Mendelian Randomization
A clever statistical technique for low count events
Even the gold standard study design, randomized clinical trials, have issues with confounding and selection bias in low count settings - especially if less is known about the disease in question. In some genetics research a correction calculation is used to counter lag error caused by under counting the true disease prevalence. The method is called mandelian randomization as it conceptually represents a randomized trial where alleles are considered random instrumental variables and the disease symptoms are the outcome. This conceptual model allows the exposure to be a risk factor of the disease, rather than the allele itself.

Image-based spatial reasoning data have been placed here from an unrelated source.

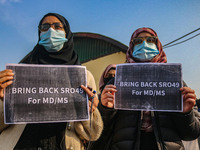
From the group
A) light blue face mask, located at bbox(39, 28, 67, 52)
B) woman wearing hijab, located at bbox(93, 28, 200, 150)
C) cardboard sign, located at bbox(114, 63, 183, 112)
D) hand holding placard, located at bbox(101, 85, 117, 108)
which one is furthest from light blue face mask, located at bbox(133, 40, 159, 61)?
light blue face mask, located at bbox(39, 28, 67, 52)

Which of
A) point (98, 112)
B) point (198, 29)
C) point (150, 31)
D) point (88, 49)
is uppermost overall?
point (88, 49)

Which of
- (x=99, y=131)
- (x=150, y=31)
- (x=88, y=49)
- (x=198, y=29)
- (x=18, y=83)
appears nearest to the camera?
(x=18, y=83)

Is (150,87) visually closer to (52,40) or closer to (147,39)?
(147,39)

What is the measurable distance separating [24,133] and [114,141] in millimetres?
905

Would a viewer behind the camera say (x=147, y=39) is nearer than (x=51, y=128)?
No

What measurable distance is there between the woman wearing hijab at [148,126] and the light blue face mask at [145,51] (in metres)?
0.01

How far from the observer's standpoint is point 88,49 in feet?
38.9

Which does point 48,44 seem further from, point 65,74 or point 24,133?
point 24,133

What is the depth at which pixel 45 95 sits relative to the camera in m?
1.76

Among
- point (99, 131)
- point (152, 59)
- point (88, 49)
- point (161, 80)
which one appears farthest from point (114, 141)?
point (88, 49)

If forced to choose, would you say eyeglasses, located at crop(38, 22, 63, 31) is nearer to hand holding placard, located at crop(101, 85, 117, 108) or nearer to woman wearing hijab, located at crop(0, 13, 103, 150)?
woman wearing hijab, located at crop(0, 13, 103, 150)

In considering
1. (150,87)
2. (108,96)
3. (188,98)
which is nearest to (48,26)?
(108,96)

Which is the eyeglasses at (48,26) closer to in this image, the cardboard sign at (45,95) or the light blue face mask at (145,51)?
the cardboard sign at (45,95)

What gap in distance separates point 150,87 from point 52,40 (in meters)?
1.21
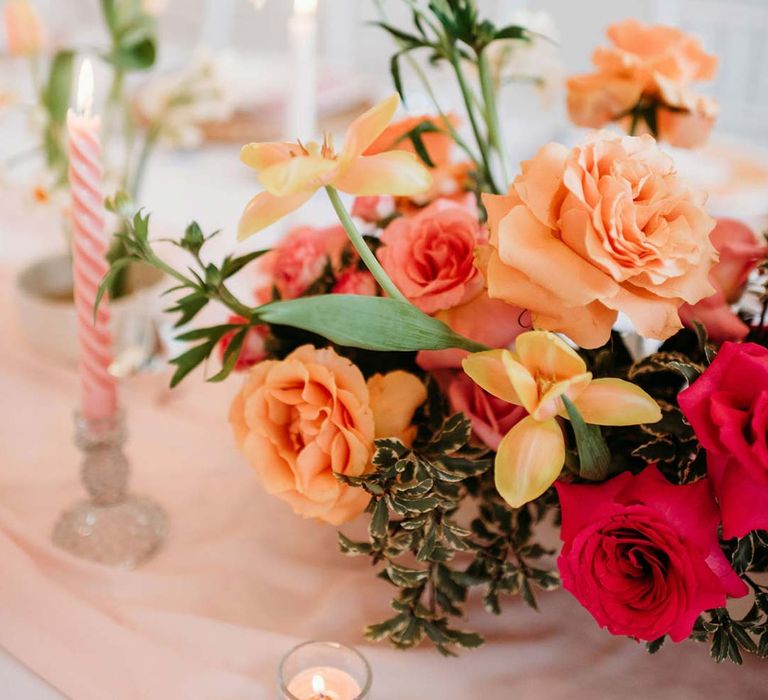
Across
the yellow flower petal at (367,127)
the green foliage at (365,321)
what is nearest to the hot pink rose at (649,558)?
the green foliage at (365,321)

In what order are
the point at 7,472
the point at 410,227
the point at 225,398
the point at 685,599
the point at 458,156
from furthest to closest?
the point at 458,156 → the point at 225,398 → the point at 7,472 → the point at 410,227 → the point at 685,599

The premise goes like this..
Natural genetic variation will produce multiple randomized trials of alleles, giving different risk factors (exposures) and producing the disease symptoms (outcomes). In other words each level of exposure-risk is a unique observation, rather than each allele. So the number of observations can be much greater even if few alleles are studied.
Why a public health student like me cares..
Other than being an interesting method, population health studies could use a similar model. By making patient behaviors instrumental variables, risk factor of disease the exposures, and diseases symptoms the outcomes; low prevalence diseases could be studied with potentially better results. This segments one patient observation into many behavioral observations. The trick is identifying behaviors which are mostly random in a population, or at least have well known confounders to correct for not being totally random. This catch is a major hurdle, but a solvable one.
The conceptual model..
In the mendelian randomization example, researchers use 2 stage least squares regression to find confounding measurement errors.
The conceptual model assumes that the causal relationship from instrument to outcome is a product of [instrument –> exposure] and [exposure –> outcome]. So the effect of the instrumental variable divided by the effect of the instrument on the outcome is the effect of the estimate on the outcome.
B_ZY = B_ZX * B_XY
B_ZX: B_XY = B_ZY / B_ZX
For an alternative ratio estimator triangulation method, researchers can calculate the control function estimator by regressing exposure X on instruments Z, then use this result as the covariate in the logit: Y ~ X + covar. This method is equivalent to 2SLS if a linear regression is used instead of logistic regression.